Senarist Meral Okay ilk bölümde bence bunu başarıyla yapmış...
Diyorlar ki "Bize hep haremi seyrettirdiler."
İyi de Hürrem Sultan'ı başka nasıl anlatabilirlerdi ki..
Halit Ergenç'in oyunculuğu başarılı. Ancak, Kanuni Sultan Süleyman tahta çıktığında 25 yaşındaydı, Halit Ergenç 40 yaşında tahta çıktı!
İlk bölümde en çok, 'Valide Sultan'ı oynayan Nebahat Çehre'yi beğendim.
'Yalıların Kuvvetli Kadını'na, 'Sarayların Kudretli Kadını' rolü çok yakışmış...

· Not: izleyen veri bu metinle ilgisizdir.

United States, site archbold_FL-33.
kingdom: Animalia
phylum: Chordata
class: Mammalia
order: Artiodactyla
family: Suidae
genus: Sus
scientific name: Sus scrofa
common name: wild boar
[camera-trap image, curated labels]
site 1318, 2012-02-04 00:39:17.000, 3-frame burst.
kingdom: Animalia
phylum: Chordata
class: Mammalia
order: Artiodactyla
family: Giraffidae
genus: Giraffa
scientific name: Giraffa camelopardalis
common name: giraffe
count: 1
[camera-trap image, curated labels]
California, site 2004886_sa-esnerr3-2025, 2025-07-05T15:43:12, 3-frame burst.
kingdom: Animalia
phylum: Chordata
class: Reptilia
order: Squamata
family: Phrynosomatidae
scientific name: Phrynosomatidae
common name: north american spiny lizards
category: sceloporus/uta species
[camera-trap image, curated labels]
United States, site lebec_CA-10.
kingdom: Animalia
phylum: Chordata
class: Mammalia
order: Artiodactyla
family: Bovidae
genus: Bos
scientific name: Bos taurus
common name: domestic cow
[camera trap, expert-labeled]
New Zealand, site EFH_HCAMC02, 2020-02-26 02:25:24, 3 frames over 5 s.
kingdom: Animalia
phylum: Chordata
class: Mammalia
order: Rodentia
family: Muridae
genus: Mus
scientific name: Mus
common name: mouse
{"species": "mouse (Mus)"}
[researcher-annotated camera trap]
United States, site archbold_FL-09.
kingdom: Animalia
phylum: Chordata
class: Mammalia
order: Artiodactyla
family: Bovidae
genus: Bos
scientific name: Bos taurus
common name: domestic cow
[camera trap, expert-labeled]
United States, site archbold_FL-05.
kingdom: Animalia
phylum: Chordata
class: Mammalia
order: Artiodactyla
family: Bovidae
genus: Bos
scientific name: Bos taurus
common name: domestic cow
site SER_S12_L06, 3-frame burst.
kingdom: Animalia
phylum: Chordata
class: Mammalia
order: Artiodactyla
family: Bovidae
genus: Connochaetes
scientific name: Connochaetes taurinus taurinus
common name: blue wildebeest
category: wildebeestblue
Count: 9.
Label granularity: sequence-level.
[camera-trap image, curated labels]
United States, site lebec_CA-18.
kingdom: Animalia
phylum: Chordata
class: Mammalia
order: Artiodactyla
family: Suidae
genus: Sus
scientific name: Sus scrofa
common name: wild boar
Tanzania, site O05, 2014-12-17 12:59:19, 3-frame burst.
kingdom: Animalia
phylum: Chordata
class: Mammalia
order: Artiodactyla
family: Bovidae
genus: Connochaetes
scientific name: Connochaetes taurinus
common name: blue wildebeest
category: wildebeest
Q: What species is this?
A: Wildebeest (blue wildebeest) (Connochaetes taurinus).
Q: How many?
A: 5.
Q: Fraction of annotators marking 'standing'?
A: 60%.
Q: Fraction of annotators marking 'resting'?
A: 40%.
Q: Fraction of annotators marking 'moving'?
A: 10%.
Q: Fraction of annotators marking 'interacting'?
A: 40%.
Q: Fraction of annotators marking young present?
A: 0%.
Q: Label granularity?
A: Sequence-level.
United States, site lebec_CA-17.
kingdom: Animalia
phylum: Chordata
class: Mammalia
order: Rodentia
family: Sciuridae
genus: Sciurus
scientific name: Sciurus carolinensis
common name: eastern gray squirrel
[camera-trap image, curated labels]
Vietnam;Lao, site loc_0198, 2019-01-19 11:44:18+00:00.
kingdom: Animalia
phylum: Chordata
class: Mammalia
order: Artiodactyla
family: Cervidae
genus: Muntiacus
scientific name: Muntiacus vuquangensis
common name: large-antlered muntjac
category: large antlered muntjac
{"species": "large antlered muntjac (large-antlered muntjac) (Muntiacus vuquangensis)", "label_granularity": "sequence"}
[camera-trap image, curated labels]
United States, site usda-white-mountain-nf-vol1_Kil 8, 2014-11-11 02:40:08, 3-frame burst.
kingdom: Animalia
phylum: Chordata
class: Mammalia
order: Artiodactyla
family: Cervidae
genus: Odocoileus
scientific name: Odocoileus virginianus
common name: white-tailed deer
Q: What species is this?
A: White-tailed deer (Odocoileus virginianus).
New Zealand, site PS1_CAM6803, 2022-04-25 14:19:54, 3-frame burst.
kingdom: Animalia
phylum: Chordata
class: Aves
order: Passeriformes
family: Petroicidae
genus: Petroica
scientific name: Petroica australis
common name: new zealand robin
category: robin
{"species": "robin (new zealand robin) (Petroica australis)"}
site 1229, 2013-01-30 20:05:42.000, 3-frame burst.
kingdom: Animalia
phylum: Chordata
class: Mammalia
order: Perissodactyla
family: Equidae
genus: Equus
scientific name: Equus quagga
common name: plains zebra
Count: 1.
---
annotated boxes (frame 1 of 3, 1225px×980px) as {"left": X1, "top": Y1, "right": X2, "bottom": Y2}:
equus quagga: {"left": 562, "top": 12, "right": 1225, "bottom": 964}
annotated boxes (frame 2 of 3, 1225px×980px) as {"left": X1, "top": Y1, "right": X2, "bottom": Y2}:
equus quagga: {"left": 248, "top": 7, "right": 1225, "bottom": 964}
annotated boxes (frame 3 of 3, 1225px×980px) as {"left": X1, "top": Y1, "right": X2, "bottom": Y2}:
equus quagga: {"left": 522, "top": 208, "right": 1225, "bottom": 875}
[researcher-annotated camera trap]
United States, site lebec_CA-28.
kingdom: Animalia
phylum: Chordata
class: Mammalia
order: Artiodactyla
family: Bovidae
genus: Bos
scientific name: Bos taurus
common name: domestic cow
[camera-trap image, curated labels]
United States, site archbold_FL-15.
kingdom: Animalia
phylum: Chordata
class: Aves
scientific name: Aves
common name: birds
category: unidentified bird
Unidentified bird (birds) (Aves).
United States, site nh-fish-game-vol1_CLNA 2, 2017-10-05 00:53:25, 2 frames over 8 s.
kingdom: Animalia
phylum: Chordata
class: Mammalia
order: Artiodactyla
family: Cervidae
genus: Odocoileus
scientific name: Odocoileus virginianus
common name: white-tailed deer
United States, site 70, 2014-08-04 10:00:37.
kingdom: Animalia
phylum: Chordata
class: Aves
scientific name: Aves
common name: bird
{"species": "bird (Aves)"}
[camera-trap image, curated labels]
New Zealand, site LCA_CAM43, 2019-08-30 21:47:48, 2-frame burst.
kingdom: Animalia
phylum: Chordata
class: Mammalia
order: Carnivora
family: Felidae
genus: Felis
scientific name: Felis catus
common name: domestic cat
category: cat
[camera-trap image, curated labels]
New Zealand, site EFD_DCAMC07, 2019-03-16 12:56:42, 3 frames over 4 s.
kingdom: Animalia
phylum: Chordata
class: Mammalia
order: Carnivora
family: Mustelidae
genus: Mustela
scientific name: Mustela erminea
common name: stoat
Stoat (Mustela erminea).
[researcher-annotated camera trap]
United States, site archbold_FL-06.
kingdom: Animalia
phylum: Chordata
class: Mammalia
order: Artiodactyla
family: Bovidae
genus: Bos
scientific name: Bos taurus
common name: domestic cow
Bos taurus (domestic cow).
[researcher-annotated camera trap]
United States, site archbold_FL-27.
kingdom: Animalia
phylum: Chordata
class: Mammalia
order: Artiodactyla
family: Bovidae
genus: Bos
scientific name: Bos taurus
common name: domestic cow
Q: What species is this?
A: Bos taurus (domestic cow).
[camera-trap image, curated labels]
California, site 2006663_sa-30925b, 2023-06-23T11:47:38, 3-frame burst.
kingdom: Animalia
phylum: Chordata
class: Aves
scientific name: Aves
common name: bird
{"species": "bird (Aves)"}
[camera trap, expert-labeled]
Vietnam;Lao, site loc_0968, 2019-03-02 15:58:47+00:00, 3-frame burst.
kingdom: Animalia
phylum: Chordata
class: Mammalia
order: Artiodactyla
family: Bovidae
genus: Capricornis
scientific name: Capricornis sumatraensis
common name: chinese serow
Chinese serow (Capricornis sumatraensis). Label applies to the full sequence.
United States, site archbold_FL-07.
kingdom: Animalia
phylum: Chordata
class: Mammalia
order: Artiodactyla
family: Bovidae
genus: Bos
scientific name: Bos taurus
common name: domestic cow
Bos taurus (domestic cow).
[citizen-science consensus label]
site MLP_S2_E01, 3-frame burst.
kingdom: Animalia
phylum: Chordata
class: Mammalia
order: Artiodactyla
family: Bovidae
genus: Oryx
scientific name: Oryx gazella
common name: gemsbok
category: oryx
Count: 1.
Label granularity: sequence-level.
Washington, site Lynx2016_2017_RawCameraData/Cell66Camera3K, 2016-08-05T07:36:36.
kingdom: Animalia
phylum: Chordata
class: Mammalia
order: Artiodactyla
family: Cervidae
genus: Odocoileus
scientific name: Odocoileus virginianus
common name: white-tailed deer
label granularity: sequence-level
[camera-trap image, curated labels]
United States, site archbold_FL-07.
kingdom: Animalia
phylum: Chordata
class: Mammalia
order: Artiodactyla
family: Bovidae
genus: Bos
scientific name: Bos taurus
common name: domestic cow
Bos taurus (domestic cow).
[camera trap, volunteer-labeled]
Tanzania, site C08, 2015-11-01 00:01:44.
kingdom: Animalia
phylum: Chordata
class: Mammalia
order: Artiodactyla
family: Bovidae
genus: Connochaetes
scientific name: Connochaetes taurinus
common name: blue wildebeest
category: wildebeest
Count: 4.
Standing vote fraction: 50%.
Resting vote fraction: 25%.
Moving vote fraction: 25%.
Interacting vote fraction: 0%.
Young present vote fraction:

Babası Yavuz Sultan Selim'in vefatı üzerine Manisa'dan aceleyle İstanbul'a gelen Kanuni, sarayda annesiyle buluşur. Valide Sultan'ın oğluna kaftan verdiği o ilk buluşmada, ana oğlun, vefat eden padişahla ilgili tek kelime etmeden tebessüm ederek konuşmaları bana saçma geldi.
Dizinin müziklerini hiç beğenmedim. Osmanlı Sarayı'nda geçen diziye Batı Müziği hiç uymamış... Hani bizim tamburumuz, sazımız, neyimiz, kanunumuz, udumuz?
Kostümler ve dekor için özen gösterilmiş ancak her şeyin çok yeni ve pırıl pırıl olması göze batıyordu.
Bilgisayarla yapılan İstanbul görüntüleri olmamış, eğreti duruyordu.
Venedik elçisini padişahın karşısında diz çökerttikleri sahneye bayıldım; ancak elçinin Osmanlı sarayında İtalyanca, pazarda Türkçe konuşmasına şaşırdım.
Elçiyi huzurda bir dövmedikleri kaldı ancak mektubunda "Padişah beni çok iyi karşıladı" yazdırması harikaydı.